Originally published in the Biological Journal of the Linnean Society, the paper is titled “One hundred years of carcinization – the evolution of the crab-like habitus in Anomura.” It found a new life in mid-October on Boing Boing under the title “Animals have evolved into a crab-like-shape at least 5 separate times” and has since been the subject of articles on Popular Mechanics and several other websites.

So what are popular science writers – and their readers – so worked up about? The original paper discusses the curious and highly improbable sequence of instances involving convergent and parallel evolution of animals into crab-like species. These instances of carcinization – the scientific term for when a crustacean evolves from a non-crab-like form into a crab-like one – has happened at least five different times in completely different historical contexts.

In the paper, the researchers write:

“The fact that a crab-like habitus did not evolve solely in ‘true’ crabs but also several times independently in the Anomura makes this process ideal for evolutionary research.”

Parallel evolution is certainly no stranger to Earth’s history. For example, marsupials are commonly referred to in this context. Convergent evolution, which refers to species from independent epochs of time developing analogous morphological structures, is also well established by Darwinian principles.
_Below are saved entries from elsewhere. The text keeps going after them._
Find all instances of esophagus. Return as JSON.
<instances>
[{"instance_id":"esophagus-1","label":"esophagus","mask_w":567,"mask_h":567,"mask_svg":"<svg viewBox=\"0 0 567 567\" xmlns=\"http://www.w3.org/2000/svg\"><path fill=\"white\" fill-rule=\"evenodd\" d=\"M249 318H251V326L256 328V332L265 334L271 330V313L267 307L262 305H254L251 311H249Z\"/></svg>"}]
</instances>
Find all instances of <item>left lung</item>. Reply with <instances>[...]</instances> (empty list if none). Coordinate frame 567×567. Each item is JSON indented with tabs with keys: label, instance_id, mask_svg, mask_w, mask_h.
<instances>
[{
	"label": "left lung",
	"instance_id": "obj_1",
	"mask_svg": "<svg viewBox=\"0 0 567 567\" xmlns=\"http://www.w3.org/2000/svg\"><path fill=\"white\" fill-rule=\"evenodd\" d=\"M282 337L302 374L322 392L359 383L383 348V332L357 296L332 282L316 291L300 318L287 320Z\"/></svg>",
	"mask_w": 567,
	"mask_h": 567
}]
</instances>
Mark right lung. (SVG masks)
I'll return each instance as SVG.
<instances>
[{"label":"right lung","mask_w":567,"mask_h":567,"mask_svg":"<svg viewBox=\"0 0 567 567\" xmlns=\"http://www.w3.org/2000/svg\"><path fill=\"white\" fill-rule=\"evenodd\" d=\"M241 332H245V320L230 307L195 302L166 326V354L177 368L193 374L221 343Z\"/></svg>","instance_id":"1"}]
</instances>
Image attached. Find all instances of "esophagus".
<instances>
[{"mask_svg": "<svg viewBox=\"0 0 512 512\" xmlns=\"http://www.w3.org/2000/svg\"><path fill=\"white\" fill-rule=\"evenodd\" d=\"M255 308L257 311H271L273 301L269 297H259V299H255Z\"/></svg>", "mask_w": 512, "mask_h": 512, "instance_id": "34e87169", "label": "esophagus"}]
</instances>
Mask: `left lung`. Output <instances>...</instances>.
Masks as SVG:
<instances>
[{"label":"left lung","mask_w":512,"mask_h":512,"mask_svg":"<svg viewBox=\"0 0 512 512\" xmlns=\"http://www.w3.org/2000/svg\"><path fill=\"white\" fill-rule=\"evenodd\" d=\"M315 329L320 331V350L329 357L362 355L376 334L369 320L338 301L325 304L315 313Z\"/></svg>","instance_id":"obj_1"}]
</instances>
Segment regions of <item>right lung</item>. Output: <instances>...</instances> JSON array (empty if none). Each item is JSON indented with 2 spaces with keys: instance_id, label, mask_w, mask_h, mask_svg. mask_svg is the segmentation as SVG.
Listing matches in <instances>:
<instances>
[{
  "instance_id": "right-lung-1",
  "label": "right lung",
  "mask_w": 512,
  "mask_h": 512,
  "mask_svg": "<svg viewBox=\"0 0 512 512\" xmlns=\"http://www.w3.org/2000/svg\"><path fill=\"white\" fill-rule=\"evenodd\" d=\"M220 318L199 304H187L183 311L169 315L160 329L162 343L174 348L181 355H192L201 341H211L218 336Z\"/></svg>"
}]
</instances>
Species on separate evolutionary tracks of both habitat and time can end up arriving at the same traits and structures. However, the number of times it happens with the crab-like shape and features seems to baffle more than a few scientists.

Additionally, the researchers point out, the similarities are not just relegated to superficial appearances in shells and claws: the five evolutionary journeys toward carcinization include shared functional traits in neurological processes and circulatory systems.

“Curiously, not only did the crab-like habitus evolve independently from the ‘true’ crabs (Brachyura), it also evolved three times independently within anomurans. […] Although enormous morphological disparity is observed in the internal anatomy of the crab-like taxa, reflecting the fact that the evolution of the crab-like habitus was indeed convergent, various corresponding dependences are found across the different lineages between the external characters of a crab-like habitus/morphotype and inner structures. In other words, as a result of carcinization certain structural coherences led to the specific internal anatomical patterns found in crab-like forms.”

So, what does it all mean? Is life on Earth somehow predisposed to crabs? Does this mean that when we meet aliens someday they will be giant intelligent crabs? Or could there be some strategic evolutionary advantage in the crab-like habitus and internal structures?